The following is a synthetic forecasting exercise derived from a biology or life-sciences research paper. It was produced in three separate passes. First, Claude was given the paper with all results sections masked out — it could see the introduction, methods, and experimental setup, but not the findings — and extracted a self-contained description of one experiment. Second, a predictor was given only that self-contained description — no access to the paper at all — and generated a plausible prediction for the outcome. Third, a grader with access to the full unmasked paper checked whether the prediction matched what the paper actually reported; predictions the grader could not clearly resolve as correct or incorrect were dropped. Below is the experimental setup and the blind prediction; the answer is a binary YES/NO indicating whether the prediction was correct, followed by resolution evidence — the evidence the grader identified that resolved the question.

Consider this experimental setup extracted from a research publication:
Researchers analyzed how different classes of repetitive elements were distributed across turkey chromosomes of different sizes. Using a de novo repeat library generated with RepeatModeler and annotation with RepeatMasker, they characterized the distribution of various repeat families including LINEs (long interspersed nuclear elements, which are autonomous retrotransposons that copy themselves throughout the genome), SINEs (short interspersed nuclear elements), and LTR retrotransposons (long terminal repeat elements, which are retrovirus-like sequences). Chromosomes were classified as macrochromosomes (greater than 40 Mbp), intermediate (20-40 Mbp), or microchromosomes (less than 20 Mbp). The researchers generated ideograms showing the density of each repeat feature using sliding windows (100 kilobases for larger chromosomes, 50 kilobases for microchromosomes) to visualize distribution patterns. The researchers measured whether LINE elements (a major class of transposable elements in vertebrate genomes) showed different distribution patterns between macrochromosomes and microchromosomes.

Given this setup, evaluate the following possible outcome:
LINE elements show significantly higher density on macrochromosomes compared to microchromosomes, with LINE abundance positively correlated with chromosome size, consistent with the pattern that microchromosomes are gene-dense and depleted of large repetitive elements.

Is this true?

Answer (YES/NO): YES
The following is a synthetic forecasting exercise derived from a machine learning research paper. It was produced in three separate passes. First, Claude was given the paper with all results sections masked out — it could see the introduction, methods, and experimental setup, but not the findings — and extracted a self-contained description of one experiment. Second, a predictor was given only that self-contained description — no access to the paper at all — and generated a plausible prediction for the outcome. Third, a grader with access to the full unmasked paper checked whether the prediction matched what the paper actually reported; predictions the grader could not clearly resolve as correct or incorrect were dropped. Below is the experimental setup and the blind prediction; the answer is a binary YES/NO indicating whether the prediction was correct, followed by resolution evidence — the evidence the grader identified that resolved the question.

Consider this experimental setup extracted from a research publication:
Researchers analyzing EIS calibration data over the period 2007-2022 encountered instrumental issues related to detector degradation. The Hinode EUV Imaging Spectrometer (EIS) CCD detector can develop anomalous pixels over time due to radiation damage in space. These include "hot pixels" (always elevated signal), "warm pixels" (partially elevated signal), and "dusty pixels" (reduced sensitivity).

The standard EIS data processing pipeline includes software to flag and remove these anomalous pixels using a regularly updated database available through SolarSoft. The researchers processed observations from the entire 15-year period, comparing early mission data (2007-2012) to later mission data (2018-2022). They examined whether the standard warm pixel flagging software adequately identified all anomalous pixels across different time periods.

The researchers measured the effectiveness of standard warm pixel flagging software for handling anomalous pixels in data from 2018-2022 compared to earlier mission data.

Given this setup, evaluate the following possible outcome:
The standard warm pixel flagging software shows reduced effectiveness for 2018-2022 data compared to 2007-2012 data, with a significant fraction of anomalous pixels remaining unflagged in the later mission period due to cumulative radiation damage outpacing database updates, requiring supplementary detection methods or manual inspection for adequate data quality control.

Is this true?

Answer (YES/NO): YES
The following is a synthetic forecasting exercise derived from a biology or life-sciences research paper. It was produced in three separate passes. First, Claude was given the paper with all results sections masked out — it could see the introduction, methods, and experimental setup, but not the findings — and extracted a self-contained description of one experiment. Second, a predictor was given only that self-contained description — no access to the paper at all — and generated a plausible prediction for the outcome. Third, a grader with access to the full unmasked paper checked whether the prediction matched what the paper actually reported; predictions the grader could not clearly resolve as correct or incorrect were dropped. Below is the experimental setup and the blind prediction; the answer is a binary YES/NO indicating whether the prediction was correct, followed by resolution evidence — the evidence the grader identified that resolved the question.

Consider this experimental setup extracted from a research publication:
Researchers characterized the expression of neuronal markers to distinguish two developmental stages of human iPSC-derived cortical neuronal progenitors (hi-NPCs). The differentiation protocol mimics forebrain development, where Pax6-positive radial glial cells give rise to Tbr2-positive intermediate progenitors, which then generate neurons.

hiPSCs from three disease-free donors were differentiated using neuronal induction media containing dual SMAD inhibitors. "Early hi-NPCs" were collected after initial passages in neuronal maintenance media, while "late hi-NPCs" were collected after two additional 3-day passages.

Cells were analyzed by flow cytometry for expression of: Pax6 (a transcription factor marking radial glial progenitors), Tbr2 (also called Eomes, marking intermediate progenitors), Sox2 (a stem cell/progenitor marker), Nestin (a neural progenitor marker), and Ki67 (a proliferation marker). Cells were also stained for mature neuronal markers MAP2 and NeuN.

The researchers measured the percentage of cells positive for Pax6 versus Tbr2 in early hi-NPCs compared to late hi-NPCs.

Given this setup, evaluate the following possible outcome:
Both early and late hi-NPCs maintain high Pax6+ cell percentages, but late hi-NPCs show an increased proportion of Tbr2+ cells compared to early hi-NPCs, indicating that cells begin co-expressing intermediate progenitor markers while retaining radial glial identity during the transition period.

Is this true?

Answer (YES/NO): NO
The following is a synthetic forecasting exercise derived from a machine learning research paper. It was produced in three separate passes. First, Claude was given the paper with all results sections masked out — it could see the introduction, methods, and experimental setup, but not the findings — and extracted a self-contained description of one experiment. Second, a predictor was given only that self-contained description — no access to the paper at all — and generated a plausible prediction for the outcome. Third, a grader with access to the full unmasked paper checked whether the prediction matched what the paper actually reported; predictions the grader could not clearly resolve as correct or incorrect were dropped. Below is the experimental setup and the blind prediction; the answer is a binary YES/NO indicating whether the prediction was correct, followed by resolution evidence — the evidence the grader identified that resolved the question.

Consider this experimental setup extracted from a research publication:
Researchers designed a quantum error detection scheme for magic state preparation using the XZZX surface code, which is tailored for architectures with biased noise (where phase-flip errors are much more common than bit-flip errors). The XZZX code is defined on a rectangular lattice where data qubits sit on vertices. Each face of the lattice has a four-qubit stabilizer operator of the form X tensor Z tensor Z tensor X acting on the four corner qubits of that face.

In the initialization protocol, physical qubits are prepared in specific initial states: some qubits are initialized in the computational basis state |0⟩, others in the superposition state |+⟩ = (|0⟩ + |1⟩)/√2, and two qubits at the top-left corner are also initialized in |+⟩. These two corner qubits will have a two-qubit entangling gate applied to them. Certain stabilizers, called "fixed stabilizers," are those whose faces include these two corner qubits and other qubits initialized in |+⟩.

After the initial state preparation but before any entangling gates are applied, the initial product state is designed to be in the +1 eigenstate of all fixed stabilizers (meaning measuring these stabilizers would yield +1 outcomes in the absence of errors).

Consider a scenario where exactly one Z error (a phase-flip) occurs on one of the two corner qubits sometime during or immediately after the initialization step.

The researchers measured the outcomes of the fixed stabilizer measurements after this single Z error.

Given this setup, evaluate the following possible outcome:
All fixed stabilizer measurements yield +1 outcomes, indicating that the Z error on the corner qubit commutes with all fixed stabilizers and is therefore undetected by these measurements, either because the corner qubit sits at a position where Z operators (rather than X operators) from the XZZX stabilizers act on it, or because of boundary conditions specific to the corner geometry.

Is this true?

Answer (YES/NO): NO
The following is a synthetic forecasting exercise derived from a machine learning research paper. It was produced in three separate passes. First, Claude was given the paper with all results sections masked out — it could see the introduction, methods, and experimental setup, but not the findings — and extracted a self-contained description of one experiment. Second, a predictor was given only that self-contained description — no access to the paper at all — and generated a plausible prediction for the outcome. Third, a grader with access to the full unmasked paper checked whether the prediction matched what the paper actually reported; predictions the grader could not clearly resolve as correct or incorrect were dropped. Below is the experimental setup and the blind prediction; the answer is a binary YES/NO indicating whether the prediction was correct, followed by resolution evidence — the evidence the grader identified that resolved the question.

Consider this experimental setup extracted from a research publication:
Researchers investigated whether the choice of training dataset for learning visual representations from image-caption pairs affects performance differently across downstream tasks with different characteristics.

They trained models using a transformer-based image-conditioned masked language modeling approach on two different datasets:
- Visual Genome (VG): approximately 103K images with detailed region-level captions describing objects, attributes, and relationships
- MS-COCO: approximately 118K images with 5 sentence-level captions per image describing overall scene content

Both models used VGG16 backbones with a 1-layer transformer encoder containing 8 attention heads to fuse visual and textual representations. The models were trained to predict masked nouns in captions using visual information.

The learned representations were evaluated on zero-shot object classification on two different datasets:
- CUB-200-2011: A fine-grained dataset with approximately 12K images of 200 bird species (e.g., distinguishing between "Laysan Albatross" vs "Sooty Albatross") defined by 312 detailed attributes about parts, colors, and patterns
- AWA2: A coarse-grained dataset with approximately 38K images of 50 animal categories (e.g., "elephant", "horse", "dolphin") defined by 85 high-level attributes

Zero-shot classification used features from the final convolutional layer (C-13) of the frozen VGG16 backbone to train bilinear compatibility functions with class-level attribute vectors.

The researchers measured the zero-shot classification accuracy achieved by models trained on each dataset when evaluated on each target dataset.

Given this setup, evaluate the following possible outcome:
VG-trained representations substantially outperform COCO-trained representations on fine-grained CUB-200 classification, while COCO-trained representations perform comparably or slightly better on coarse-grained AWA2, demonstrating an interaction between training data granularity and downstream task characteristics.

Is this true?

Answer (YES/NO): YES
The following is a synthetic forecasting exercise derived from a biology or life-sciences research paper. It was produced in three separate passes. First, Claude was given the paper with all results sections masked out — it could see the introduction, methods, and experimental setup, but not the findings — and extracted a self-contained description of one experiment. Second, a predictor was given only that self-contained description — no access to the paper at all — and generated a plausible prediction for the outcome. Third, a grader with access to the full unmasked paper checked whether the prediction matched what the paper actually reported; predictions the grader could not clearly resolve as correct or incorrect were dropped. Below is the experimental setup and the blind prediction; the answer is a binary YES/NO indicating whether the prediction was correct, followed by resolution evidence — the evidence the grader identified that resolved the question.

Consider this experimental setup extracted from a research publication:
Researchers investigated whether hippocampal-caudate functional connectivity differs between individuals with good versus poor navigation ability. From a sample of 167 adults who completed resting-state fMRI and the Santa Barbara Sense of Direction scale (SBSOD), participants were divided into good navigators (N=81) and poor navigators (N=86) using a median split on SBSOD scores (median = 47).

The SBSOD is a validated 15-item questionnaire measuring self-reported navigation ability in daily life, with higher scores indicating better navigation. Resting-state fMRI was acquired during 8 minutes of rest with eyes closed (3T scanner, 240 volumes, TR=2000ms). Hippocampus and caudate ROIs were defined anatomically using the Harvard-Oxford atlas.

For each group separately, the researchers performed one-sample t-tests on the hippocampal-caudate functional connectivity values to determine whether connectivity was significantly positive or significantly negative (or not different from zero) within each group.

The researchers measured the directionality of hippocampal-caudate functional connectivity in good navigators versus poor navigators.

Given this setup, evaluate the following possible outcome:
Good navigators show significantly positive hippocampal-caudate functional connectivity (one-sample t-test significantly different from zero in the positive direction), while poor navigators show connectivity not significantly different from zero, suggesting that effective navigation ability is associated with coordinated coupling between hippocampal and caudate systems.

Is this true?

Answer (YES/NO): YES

...

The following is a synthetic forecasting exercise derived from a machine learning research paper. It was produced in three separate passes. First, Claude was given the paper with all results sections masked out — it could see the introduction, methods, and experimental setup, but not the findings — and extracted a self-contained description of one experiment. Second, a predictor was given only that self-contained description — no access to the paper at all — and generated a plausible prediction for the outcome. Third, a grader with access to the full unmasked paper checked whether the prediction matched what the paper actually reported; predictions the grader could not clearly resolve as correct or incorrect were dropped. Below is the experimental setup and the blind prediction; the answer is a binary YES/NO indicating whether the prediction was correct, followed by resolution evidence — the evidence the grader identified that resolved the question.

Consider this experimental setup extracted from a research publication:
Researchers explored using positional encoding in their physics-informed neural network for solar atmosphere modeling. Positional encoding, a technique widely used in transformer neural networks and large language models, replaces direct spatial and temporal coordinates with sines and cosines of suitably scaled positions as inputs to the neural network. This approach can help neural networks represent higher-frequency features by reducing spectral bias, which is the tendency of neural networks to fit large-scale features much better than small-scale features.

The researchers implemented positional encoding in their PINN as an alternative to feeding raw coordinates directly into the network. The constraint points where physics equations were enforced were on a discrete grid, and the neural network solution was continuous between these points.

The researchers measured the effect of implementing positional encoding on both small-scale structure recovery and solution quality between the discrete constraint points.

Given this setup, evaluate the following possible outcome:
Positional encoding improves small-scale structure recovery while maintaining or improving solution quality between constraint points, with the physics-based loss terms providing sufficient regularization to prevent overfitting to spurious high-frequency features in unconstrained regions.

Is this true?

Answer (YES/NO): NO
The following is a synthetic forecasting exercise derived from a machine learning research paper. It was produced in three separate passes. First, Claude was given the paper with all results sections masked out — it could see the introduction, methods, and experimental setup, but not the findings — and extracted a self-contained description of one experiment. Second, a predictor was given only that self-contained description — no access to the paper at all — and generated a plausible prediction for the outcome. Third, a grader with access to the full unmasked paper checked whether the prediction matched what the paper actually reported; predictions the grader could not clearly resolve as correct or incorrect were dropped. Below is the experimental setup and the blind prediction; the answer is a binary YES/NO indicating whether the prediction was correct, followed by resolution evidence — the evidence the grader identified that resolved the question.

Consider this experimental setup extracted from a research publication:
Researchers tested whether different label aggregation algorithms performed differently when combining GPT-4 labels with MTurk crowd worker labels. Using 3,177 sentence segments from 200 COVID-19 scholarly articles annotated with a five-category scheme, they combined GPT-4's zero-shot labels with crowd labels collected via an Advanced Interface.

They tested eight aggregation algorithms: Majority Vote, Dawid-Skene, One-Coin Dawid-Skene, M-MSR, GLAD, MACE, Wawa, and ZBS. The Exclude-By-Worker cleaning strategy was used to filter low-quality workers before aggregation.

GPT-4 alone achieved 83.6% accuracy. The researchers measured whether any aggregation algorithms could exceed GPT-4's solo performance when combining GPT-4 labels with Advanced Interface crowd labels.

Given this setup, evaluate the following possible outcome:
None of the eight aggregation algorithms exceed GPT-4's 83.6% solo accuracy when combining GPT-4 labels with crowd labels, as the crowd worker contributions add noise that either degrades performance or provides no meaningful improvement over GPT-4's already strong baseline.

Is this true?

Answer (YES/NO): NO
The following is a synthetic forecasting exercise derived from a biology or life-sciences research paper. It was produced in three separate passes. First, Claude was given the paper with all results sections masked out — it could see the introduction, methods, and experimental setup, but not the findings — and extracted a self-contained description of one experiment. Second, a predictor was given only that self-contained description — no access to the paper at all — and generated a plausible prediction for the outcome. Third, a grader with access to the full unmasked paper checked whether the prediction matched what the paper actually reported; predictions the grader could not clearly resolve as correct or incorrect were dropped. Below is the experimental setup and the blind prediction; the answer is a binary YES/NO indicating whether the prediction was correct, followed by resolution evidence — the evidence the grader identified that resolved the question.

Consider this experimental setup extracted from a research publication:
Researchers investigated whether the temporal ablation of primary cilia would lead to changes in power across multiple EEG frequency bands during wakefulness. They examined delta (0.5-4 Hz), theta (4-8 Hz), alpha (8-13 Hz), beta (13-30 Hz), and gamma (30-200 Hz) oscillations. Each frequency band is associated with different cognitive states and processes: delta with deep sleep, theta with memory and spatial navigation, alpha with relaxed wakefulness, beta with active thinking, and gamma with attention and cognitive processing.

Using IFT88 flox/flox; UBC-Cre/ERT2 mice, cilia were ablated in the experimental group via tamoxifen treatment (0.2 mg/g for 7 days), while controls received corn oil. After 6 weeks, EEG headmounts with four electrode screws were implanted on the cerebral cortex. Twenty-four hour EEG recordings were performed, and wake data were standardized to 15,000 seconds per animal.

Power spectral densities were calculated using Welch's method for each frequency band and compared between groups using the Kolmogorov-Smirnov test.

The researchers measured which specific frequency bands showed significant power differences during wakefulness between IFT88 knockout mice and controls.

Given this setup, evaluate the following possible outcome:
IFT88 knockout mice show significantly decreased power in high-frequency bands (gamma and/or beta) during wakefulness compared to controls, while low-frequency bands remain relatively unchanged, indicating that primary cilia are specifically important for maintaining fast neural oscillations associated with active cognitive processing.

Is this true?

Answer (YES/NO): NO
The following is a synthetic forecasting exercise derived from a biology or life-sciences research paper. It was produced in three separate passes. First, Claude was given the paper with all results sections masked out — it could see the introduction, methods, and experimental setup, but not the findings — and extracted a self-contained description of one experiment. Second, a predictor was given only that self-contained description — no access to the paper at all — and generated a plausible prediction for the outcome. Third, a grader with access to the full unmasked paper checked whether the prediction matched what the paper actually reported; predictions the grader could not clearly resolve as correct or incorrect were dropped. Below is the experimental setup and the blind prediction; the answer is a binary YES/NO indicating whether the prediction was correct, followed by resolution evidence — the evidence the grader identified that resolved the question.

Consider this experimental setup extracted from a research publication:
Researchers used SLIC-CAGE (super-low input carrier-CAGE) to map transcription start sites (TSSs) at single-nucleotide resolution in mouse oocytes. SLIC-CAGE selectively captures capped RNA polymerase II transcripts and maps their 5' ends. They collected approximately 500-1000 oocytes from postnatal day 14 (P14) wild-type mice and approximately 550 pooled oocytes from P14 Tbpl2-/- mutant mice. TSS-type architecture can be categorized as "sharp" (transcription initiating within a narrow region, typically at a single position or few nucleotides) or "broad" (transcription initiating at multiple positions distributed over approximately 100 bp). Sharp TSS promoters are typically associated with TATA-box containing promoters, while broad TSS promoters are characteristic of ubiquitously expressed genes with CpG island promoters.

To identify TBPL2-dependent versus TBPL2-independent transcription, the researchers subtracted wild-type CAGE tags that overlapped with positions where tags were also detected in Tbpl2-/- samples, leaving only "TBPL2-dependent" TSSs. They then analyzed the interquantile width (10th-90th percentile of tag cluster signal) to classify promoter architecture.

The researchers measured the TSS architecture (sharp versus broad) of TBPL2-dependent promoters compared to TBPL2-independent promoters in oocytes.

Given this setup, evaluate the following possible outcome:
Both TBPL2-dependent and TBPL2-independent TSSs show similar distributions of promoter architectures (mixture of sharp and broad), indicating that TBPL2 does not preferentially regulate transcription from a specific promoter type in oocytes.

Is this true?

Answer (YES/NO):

What is expected: Only the number is wanted: how many lines in the entries above contain the word "gamma"?

Result for this exercise: 2